第39話

 那内は言葉を失っているのか、お腹を抱えて蹲っている。


 そんなことを気にする余裕がないのか、雨狩は死んだはずの出石眞に叫ぶ。


「残念、全て仕組まれたトリックよ。まぁ、後から分かるけどね。まさかこんなに上手く行くとは思わなかったわ。きゃははっ♪」


(様子がおかしい。こんな人ではないはずだ。天候もさっきは昼だったのに夜になっている)
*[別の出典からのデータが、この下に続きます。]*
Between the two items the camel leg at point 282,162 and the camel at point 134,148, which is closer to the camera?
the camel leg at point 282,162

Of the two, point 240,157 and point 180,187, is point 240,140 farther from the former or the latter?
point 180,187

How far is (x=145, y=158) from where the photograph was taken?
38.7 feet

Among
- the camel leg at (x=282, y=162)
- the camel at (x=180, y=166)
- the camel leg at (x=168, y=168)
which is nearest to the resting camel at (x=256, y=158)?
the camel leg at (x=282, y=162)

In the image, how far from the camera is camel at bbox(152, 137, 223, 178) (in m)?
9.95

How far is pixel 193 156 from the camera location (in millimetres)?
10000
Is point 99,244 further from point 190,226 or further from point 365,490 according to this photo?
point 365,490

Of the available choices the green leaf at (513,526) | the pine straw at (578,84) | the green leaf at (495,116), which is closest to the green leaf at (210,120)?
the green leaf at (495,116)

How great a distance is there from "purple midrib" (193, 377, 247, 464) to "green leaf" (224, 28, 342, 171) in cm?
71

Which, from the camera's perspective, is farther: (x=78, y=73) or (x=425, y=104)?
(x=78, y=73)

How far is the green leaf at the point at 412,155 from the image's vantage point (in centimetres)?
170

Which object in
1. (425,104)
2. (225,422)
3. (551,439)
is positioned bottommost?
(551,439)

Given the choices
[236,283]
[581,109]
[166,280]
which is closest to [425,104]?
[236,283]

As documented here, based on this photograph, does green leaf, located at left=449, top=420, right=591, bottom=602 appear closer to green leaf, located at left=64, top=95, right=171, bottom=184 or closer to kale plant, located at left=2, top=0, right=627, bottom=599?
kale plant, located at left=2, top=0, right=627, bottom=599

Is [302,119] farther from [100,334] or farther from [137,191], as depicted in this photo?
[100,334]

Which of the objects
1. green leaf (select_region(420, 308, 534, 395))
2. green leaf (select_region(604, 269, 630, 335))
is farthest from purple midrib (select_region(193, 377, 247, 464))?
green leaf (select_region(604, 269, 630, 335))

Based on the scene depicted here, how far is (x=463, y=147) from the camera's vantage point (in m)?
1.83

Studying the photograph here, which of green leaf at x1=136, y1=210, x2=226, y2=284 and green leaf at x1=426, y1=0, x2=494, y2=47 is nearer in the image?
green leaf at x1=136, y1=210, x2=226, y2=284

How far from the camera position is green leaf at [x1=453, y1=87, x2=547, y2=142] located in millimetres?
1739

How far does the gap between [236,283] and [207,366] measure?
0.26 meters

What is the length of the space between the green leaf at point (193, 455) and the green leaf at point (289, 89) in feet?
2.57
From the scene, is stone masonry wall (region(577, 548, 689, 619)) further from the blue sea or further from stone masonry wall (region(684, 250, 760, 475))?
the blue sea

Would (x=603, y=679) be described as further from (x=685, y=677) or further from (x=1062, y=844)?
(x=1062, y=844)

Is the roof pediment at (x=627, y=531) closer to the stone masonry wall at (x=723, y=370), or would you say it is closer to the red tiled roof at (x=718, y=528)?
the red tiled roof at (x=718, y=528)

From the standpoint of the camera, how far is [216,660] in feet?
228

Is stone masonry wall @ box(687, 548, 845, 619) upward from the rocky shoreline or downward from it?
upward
「ヒントその一。山上の後に井田を拘束した時にデスバインドの効果無かったでしょ?」


「そういえば、同性に狙われていない? 今思えば過剰では無かった」


「あはははっ♪ 使っても次の日にホモ相手にはなるとか考えてた? ねーよ! バーカ!」


「どういうことです?」


「ジャジャジャジャーン♪ 今からお見せする衝撃の真実と豪華ゲストのご登場~♪」


 出石眞が愉快そうにそう言うと、周りに人がどこから来たのかワラワラと現れる。


「これは一体!? 何が起きているんだ!?」







 周りの人間はみんな雨狩の見知った顔ぶればかりだった。


 クラスメイトの井田達。


 那内の友人の北井達。


 後輩の梅貫に担任の本川。


「なんで? どうして?」


「私もいるわよ~」


 そう言ったのは出石眞をコルトパイソンで殺したはずの殺された山上。


「フフフ……もちろん私もおりますよ、雨狩君」


 自害したはずのの警察官のエクソシストハンター沢城。


 他にも事情聴取した警察官に雨狩の両親。


 あの不気味な異形の姿は無い。


「……」


 雨狩は突然の事態に言葉を失う。


「なんだよ~。豪華ゲスト出してあげたんだぜ~。もっと喜べよ? 儀式のために協力してくれたスタッフたちだぞ~? 雨狩ぃ?」


 先ほどから口調が変わっていく出石眞は、両手を大げさに広げてそう言う。


 出石眞の背中には、黒いデーモンの様な羽根が生えてきている。


「まさか? 異形の? 出なければ出石眞さんはここにいない」


「あっはっはっ! こいつまだそんなおめでた作り話信じてるのかよ~! あ~、イタイ、イタイ、腹イタイ!」


「作り話? 儀式とは何です?」


「簡単に言うとだな。お前ら二人は我々の創造主であるセレナード様の永久封印を解くために必要だったから利用したんだよ! ゲームじみた遊びでなぁ?」


 出石眞、いや出石眞だったものは、頭に角が生えて目が黒くなり瞳孔だけは黄色くなる。


 魔炎スカルフレイムの時の両手だけが、三本の爪と大きな髑髏の小手のままだった。


 それ以外は面影の無い。


 まるでその姿は悪魔と呼ぶにふさわしい。


 雨狩はかつてない恐怖を後から感じてくる。


「は~い♪ 雨狩君の質問タイムどうぞ~♪ ってか答えてやるよ。俺様は優しいからよぉ~」


 男性の声と出石眞の女性の声が混ざり合いながら、悪魔は話す。


「デスバインド!」


 雨狩が指先を向けるも黒い鎖は出てこない。


「……そんな……まさか? 嘘だ! 確かに借りているはずだ」


「あのさぁ……同じこと言わせんなよ~。使える訳ねぇだろ! バカか? ええ、秀才ちゃんよぉ!?」


「能力を借りているはずなのに……いつの間にか返した? なら五感が一つ奪われているはず?」


 雨狩は困惑して、デスバインドをもう一度使おうとする。


 しかし何も起こらない。


「ああ、能力借りてたな。俺達悪魔が作った能力と言う玩具がさ! まぁ、あれだけじゃ世界は掌握出来ないのも苦労だったぜ。那内にもお前にはデメリットは無いんだな、これが!」


「なんだと!?」


「那内の能力は儀式に必要だった」


「えっ?」


「モータルブレイクザワールドは俺たちの悪魔界に移動させるための許可を得た上で発動する転移魔法だよ」


 絶句する雨狩は思考が停止しかける。


 周りの顔見知りの人物たちだけが笑顔のままだったのが異常さを増している。


「お前のデスバインドはただの玩具だ。正確には那内に魔法を使わせるための芝居の一つに過ぎない。お前は見ていないだろうがイモータルブレイクザワールドは発動するとヘドロで一坪分の本来のお前たちの世界から隔離出来て、俺達悪魔界に転移できるんだよ」


「那内さんの借りた能力が? でもデメリットがあるはずじゃ? 確かに空腹になっていた」


「一回使えば良いし、悪魔界に移動できたわけだし、今更デメリットも面倒だからよ。後からが芝居打つのが面倒になってきてな。バカバカしくなっただけよ。まぁ空腹は確かにデメリットだったな」


「そうでしたか……ならばっ!」


「ああ、そういうことだわ、ん?」


 バンッという音が聞こえた。


「おべぇ! てめぇ……それは……弾丸……血が流れ」


 銃声。


 持っていないはずのものを雨狩が持っていた。